A dedicated AI workspace per company. Claude connects to your CRM, email, calendar, and 40+ services through a 21-container distributed system with 3-layer self-healing and per-tenant VM isolation.
Users connect via Claude Desktop (SSH), Claude.ai (Remote MCP), or Telegram. Every request hits a dedicated server with full access to the company's tools.
The control plane runs as a multi-compose distributed system on a single VM. Core services, observability, and infrastructure are deployed independently.
All 21 containers share one Docker bridge network. Only Caddy is exposed to the internet. APIs, Redis, and metrics are bound to 127.0.0.1.
The system recovers from failures automatically. Docker restarts containers, cron scripts watch Docker, and the application watches everything.
autoheal container monitors all services every 60 seconds. If a container's health check fails 3-5 times, it gets restarted automatically. Every service has a custom health check: Redis uses redis-cli ping, APIs use HTTP GET /health, worker uses /health/readiness.
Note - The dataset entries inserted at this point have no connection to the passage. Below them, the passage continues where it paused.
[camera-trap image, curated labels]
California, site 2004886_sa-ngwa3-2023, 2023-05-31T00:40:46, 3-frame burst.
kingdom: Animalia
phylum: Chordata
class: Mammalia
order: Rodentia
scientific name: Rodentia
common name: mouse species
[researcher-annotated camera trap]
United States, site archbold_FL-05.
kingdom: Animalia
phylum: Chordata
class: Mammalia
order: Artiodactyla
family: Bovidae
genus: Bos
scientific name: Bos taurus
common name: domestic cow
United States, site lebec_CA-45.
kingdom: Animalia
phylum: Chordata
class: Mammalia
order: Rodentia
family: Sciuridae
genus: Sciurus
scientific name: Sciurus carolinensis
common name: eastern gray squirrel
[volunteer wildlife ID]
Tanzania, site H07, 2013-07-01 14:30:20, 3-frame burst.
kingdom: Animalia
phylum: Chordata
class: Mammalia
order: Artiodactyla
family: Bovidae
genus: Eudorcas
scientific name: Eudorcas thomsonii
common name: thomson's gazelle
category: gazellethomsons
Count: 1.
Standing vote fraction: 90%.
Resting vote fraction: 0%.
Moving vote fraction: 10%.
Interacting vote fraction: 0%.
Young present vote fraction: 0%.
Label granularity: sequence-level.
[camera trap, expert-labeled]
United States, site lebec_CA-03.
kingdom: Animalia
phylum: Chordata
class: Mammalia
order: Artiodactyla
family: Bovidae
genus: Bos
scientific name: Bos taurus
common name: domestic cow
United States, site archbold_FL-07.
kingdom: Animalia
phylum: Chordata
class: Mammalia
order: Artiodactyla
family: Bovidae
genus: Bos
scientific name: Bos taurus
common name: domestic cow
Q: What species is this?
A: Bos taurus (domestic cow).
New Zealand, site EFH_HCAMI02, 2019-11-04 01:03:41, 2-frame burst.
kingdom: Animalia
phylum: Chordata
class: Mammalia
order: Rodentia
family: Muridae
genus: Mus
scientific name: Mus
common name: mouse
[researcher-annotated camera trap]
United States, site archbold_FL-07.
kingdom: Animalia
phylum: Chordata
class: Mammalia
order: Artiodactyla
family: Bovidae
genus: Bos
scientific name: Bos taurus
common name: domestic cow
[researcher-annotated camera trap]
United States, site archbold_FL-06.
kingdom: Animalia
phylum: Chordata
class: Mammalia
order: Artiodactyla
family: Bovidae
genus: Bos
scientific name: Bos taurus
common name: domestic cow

worker-guardian.sh runs every minute, checks worker health via HTTP. services-guardian.sh runs every 5 minutes, watches n8n, Prometheus, Loki, Grafana, Promtail. After 3 failed restarts, escalates to Telegram with log excerpts. 15-min cooldown prevents alert spam.
packages/self-heal/. 14 preconfigured alerts (redis-memory, queue-backlog, disk-space, workflow-dlq-growth, caddy-cert-expiry, etc). 8 automated remediation actions (dlq-retry, redis-purge, container-health, disk-cleanup, etc). Proactive health loop runs every 5 minutes, dispatches self-heal alerts after 3 consecutive failures.